Any ideas? School starts next Tuesday for me, and I NEED this laptop to work- I'm a computer tech major and it won't do for me to have no computer to work on....:sour:


----------



## Madcatz

*Re: HP Pavilion dv9000 Display Problems*

does the display come on so you can see the bios window and go off when windows starts to load up? or do you see absolutley nothing at all unless an external is plugged in?


if you can't see anything at all unless an external is hooked up, then it could be the motherboard, inverter, or lcd panel. being as the external works, I would look at the other two first.

if you are able to see the bios screen every time you power on the laptop without the external hooked up, then most likely its not a hardware issue.


----------



## craigwatanabe

*Re: HP Pavilion dv9000 Display Problems*

This series of laptops have inverter and fluorescent bulb issues.
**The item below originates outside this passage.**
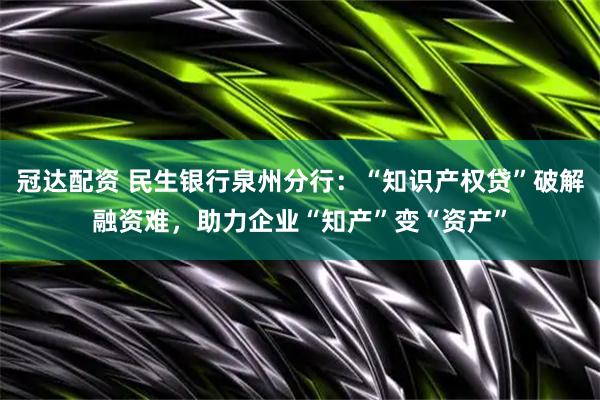 冠达配资 民生银行泉州分行：“知识产权贷”破解融资难，助力企业“知产”变“资产”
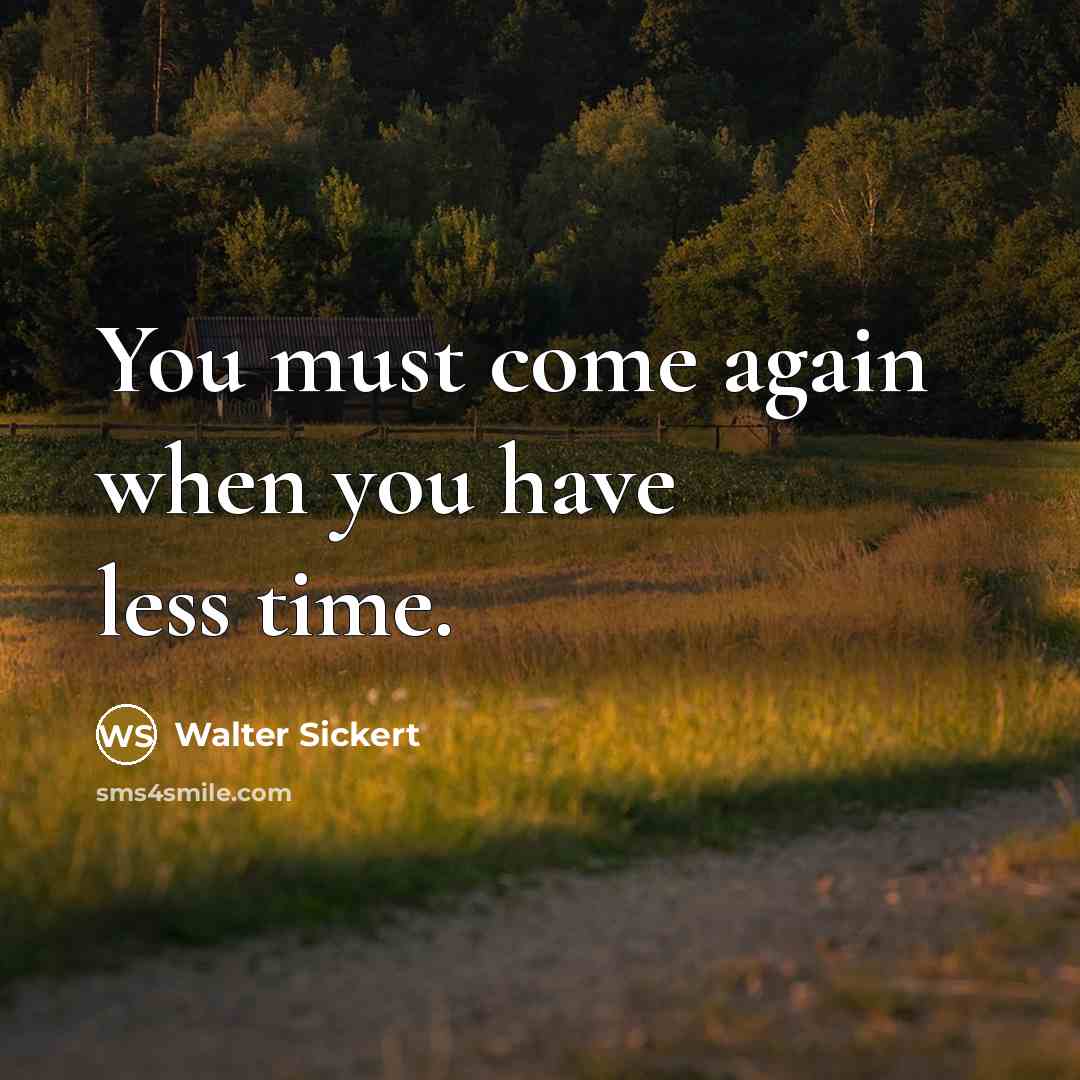 “You must come again when you have less time.” quote by Walter Sickert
The bulbs go out, and in my case both the bulb and inverter went out. Restoring your system won't have any effect on it since you've indicated an external monitor worked fine with it.


----------



## para.lax

*Re: HP Pavilion dv9000 Display Problems*

Its the strangest thing- I don't have any bios or loading information display at all. The screen appears totally dead. Yet I don't think it is a dead inverter or fluorescent bulb, and here's why: I accidentally discorvered earlier today that if I apply a small amount of pressure laterally to the monitor, it will occassionally "come to life" if I use the Fn + F4 keys. But, this is only temporary. As soon as I restart the computer, or I shut the lid and open it again, presto! It's dead. It kind of leads me to believe that there may be a loose connection? Is that really feasible?


----------



## para.lax

*Re: HP Pavilion dv9000 Display Problems*

I also forgot to mention that if I jave an external monitor hooked up, the bios information appears on it.


----------



## craigwatanabe

*Re: HP Pavilion dv9000 Display Problems*

If you were to take the laptop out in bright sunlight and view it at an angle can you see the display minus the backlight? If so you probably have loose connection powering the fluorescent tube or the inverter.
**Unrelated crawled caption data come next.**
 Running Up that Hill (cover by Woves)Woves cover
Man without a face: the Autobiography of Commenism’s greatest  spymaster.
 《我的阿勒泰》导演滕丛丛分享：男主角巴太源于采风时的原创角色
If you cannot see anything at all then you may have an LCD issue, but the problem is definately in the lid portion of your laptop and more than likely a connection issue.


----------



## para.lax

*Re: HP Pavilion dv9000 Display Problems*

No, I can't see it in the bright sunlight; plus it isn't even registering as having a monitor other than an external one hooked up. It must be a connection somewhere. I believe that the backpack I have been transporting it in is probably to blame- even though it is designed to carry a laptop, I have been carrying an astronomical amount of textbooks in it as well. I could see how all of that extra weight could have put it something out of kilter. I'll invest in a seperate laptop case, just in case (no pun intended). Any suggestions? Luckily it is still under warranty (sp?) so I am having it sent in for service. Thank you guys for all of your help. I really appreciate all of your input. :grin:


----------



## TriggerFinger

*Re: HP Pavilion dv9000 Display Problems*



para.lax said:


> No, I can't see it in the bright sunlight; plus it isn't even registering as having a monitor other than an external one hooked up. It must be a connection somewhere. I believe that the backpack I have been transporting it in is probably to blame- even though it is designed to carry a laptop, I have been carrying an astronomical amount of textbooks in it as well. I could see how all of that extra weight could have put it something out of kilter. I'll invest in a seperate laptop case, just in case (no pun intended). Any suggestions? Luckily it is still under warranty (sp?) so I am having it sent in for service. Thank you guys for all of your help. I really appreciate all of your input. :grin:


-- try this link below if it matches the behavior of your laptop:
http://h10025.www1.hp.com/ewfrf/wc/document?docname=c01087277&lc=en&cc=us


----------



## para.lax

*Re: HP Pavilion dv9000 Display Problems*

It does! Thank you very much. I'm glad to know that it isn't just me going through this


----------



## ecuajosh

this is the *worst* laptop ever made (pavilion dv9000 cto)i paid almost 2000.i'm sending to get service once again beacuse of this video problem.i'm glad i purchased this extra year of warranty.
issues:1 videocard problem.2 battery not charging.3 dead hardrive.4 dead pixels on my screen (you could see the spacebar mark on the scrren)got replaced.5 processor fan replaced and bios replaced 6 plastic top got cracked and got replaced,7 something wrong with motherboard,8 and once again video problem the need to replace something inside


----------



## cheflarry

there is a known problem with the mother board. Hp is fixing mine for free hope you read this i know you posted this months ago. My pc is way out of warenty but they are still fixing it.


----------